# Directions
Copy every entry below word for word, leaving out the pictures.

══ Recorded data

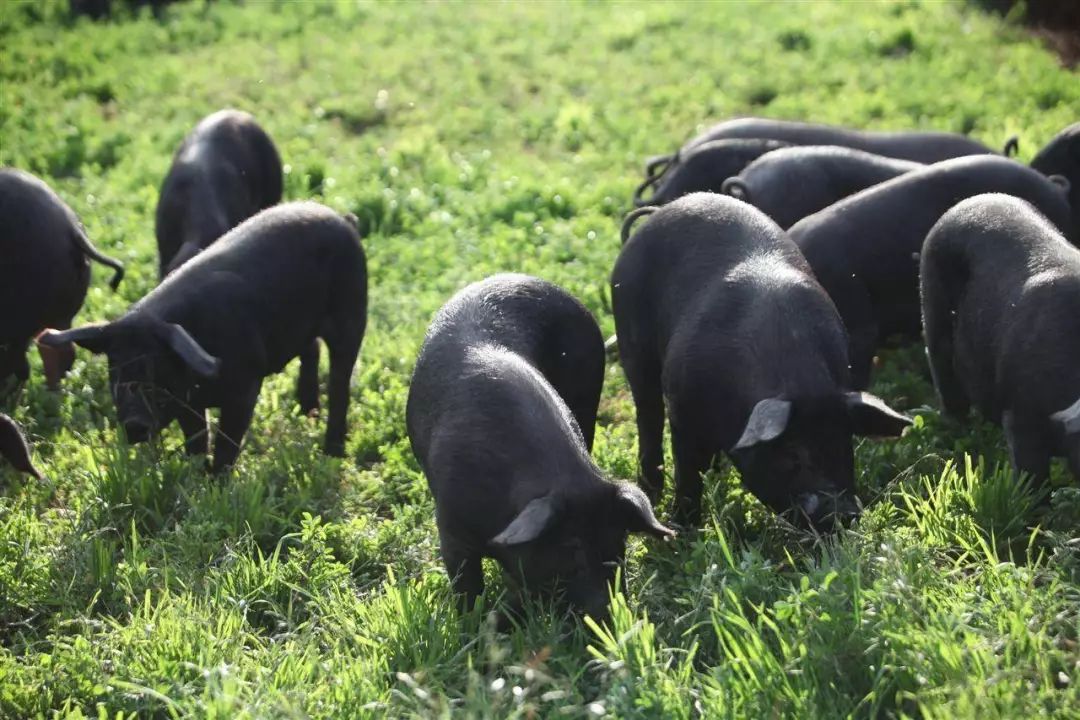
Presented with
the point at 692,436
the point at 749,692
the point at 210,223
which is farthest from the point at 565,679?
the point at 210,223

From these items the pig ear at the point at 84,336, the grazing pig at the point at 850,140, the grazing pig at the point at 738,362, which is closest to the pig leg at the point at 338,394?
the pig ear at the point at 84,336

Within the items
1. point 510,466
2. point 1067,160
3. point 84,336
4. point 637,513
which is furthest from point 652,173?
point 637,513

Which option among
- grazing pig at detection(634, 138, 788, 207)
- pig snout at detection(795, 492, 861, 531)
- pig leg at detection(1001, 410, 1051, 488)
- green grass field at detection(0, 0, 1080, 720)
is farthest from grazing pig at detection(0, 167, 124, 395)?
pig leg at detection(1001, 410, 1051, 488)

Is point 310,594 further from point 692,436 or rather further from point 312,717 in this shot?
point 692,436

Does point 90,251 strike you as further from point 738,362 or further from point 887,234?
point 887,234

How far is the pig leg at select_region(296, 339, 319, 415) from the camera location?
279 inches

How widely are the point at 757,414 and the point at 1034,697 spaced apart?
4.78 feet

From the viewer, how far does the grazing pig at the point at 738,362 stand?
4719mm

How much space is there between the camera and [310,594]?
4801mm

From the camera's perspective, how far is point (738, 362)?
4.95m

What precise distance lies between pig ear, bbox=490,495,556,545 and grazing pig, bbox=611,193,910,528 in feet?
2.83

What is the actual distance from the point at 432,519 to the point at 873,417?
1.98 m

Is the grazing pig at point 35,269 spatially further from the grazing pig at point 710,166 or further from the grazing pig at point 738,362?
the grazing pig at point 710,166

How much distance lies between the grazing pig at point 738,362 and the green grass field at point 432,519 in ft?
0.84
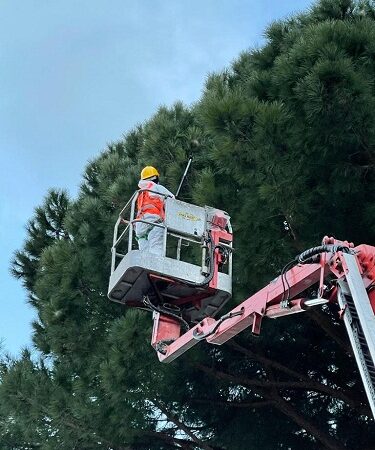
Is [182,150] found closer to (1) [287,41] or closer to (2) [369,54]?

════

# In response
Presented with
the point at 692,436
the point at 749,692
the point at 210,223
which is farthest from the point at 565,679?
the point at 210,223

From these items the pig ear at the point at 84,336, the grazing pig at the point at 850,140, the grazing pig at the point at 738,362, which is closest to the pig leg at the point at 338,394?
the pig ear at the point at 84,336

Within the items
1. point 510,466
2. point 1067,160
3. point 84,336
4. point 637,513
which is furthest from point 652,173?
point 637,513

Which option among
- grazing pig at detection(634, 138, 788, 207)
- pig snout at detection(795, 492, 861, 531)
- pig leg at detection(1001, 410, 1051, 488)
- green grass field at detection(0, 0, 1080, 720)
is farthest from grazing pig at detection(0, 167, 124, 395)?
pig leg at detection(1001, 410, 1051, 488)

Is point 310,594 further from point 692,436 or rather further from point 312,717 in this shot?
point 692,436

Does point 90,251 strike you as further from point 738,362 or further from point 887,234?
point 887,234

How far is the pig leg at select_region(296, 339, 319, 415) from the camera location?
279 inches

How widely are the point at 757,414 and the point at 1034,697 spaced apart?
4.78 feet

From the viewer, how far does the grazing pig at the point at 738,362 stand?
4719mm

How much space is there between the camera and [310,594]?
4801mm

From the camera's perspective, how far is point (738, 362)?
4.95m

What precise distance lies between pig ear, bbox=490,495,556,545 and grazing pig, bbox=611,193,910,528 in feet?
2.83

What is the actual distance from the point at 432,519 to the point at 873,417?
1.98 m

Is the grazing pig at point 35,269 spatially further from the grazing pig at point 710,166 or further from the grazing pig at point 738,362?
the grazing pig at point 710,166

How much distance lies between the grazing pig at point 738,362 and the green grass field at point 432,519 in ft?
0.84
Is [182,150] found closer to (1) [287,41] or closer to (2) [369,54]?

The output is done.